Saved data entries
______________________________
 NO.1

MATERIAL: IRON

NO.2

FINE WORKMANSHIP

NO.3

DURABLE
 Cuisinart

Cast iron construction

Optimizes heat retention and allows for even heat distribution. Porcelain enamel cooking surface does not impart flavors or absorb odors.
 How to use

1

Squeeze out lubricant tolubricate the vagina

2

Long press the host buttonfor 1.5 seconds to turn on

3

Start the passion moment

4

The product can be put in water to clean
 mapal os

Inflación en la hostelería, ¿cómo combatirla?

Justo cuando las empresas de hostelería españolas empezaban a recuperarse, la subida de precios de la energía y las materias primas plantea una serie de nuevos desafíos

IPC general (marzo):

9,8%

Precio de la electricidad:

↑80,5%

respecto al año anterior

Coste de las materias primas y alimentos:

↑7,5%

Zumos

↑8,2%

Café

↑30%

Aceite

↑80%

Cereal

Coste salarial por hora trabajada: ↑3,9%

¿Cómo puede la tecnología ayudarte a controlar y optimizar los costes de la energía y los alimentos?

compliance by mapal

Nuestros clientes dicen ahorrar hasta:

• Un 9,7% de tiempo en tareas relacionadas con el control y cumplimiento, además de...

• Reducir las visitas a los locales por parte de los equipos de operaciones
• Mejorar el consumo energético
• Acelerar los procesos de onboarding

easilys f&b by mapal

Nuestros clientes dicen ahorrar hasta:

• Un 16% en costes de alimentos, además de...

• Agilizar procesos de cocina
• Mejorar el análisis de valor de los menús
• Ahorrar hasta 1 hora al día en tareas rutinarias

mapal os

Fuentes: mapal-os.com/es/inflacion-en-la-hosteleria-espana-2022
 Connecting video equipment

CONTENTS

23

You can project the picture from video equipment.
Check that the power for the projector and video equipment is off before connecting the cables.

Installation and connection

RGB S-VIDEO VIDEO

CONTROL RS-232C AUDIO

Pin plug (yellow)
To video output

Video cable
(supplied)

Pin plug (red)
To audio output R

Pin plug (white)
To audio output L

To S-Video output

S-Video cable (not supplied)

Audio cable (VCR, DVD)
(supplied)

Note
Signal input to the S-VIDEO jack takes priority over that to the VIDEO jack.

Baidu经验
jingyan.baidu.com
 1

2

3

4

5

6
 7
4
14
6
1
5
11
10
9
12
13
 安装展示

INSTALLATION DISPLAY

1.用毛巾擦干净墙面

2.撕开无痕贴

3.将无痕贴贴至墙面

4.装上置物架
______________________________
» **Work instructions**: From the records above, extract every entry exactly as given.

» **Result**:
 NO.1

MATERIAL: IRON

NO.2

FINE WORKMANSHIP

NO.3

DURABLE
 Cuisinart

Cast iron construction

Optimizes heat retention and allows for even heat distribution. Porcelain enamel cooking surface does not impart flavors or absorb odors.
 How to use

1

Squeeze out lubricant tolubricate the vagina

2

Long press the host buttonfor 1.5 seconds to turn on

3

Start the passion moment

4

The product can be put in water to clean
 mapal os

Inflación en la hostelería, ¿cómo combatirla?

Justo cuando las empresas de hostelería españolas empezaban a recuperarse, la subida de precios de la energía y las materias primas plantea una serie de nuevos desafíos

IPC general (marzo):

9,8%

Precio de la electricidad:

↑80,5%

respecto al año anterior

Coste de las materias primas y alimentos:

↑7,5%

Zumos

↑8,2%

Café

↑30%

Aceite

↑80%

Cereal

Coste salarial por hora trabajada: ↑3,9%

¿Cómo puede la tecnología ayudarte a controlar y optimizar los costes de la energía y los alimentos?

compliance by mapal

Nuestros clientes dicen ahorrar hasta:

• Un 9,7% de tiempo en tareas relacionadas con el control y cumplimiento, además de...

• Reducir las visitas a los locales por parte de los equipos de operaciones
• Mejorar el consumo energético
• Acelerar los procesos de onboarding

easilys f&b by mapal

Nuestros clientes dicen ahorrar hasta:

• Un 16% en costes de alimentos, además de...

• Agilizar procesos de cocina
• Mejorar el análisis de valor de los menús
• Ahorrar hasta 1 hora al día en tareas rutinarias

mapal os

Fuentes: mapal-os.com/es/inflacion-en-la-hosteleria-espana-2022
 Connecting video equipment

CONTENTS

23

You can project the picture from video equipment.
Check that the power for the projector and video equipment is off before connecting the cables.

Installation and connection

RGB S-VIDEO VIDEO

CONTROL RS-232C AUDIO

Pin plug (yellow)
To video output

Video cable
(supplied)

Pin plug (red)
To audio output R

Pin plug (white)
To audio output L

To S-Video output

S-Video cable (not supplied)

Audio cable (VCR, DVD)
(supplied)

Note
Signal input to the S-VIDEO jack takes priority over that to the VIDEO jack.

Baidu经验
jingyan.baidu.com
 1

2

3

4

5

6
 7
4
14
6
1
5
11
10
9
12
13
 安装展示

INSTALLATION DISPLAY

1.用毛巾擦干净墙面

2.撕开无痕贴

3.将无痕贴贴至墙面

4.装上置物架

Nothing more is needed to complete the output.